President Ali urges Tiger Bay residents to lead drive for safer community
The government is leaning more heavily on community involvement as it moves to strengthen public safety in Tiger Bay, Georgetown. President Dr Mohamed Irfaan Ali said residents themselves must play a central role in securing their neighbourhood.
In the coming weeks, Minister of Home Affairs Oneidge Walrond will collaborate with residents to move the initiative forward and establish a community policing group.

“She (Minister Walrond) will be working with you to ensure that we get people from within the community …to be part of a community policing group… [so that] we can redefine what Tiger Bay is and…represents,” President Ali announced during the commissioning of a new futsal and basketball court last Friday.
Expounding further, the president said apart from safety, the programme will focus on prevention, mentorship and information sharing.

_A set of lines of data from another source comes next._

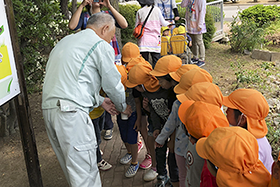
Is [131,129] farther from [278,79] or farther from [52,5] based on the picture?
[278,79]

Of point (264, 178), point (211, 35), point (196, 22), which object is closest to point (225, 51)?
point (211, 35)

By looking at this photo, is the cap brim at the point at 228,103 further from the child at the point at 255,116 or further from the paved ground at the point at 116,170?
the paved ground at the point at 116,170

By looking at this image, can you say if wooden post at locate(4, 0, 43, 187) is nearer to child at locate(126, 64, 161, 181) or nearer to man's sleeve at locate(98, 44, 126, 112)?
man's sleeve at locate(98, 44, 126, 112)

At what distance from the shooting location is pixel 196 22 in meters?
6.89

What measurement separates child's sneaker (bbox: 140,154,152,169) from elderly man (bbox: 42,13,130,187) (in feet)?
3.93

This comes as the government takes its first steps to transform Tiger Bay into Guyana’s first model neighbourhood. The pilot programme will prioritise urban renewal, enhance security and social development in communities across the country.
Areas stretching from the Guyana Stores to the seawall, and from High Street to Charmichael Street in Georgetown, will undergo significant change.

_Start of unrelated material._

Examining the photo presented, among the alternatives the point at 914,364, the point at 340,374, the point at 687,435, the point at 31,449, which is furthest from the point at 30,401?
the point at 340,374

“There will be an industrial walkway, a cultural walkway, a heritage walkway right through your community [and] you have to prepare for it by making this area the safest, most desirable, and prosperous area,” the president underscored.
Centres will also be established to provide Board of Industrial Training (BIT) courses to young people within and around Tiger Bay.

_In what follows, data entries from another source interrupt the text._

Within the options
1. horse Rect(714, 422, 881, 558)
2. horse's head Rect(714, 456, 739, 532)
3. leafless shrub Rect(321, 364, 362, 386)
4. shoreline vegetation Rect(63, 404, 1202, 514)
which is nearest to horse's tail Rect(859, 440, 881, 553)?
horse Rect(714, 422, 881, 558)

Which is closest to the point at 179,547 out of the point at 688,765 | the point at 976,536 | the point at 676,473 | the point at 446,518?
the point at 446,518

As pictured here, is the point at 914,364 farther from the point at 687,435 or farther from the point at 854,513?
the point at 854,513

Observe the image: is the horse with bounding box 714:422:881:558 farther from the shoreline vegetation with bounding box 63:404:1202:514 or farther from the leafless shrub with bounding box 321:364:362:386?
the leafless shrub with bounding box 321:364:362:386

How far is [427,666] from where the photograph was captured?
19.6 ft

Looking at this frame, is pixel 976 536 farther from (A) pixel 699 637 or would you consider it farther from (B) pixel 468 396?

An agricultural initiative to support women will also form part of the massive transformation, with 50 shade houses to be constructed in the coming months and managed by single women within the community.
The promised recreational facility has been delivered. It ties into the wider ‘Rescue Georgetown’ initiative led by the president and supported by internationally recognised architectural and engineering experts.
The aim is to restore Georgetown to its historic reputation as the ‘Garden City,’ while advancing sustainable urban development as outlined in the Low Carbon Development Strategy (LCDS) 2030.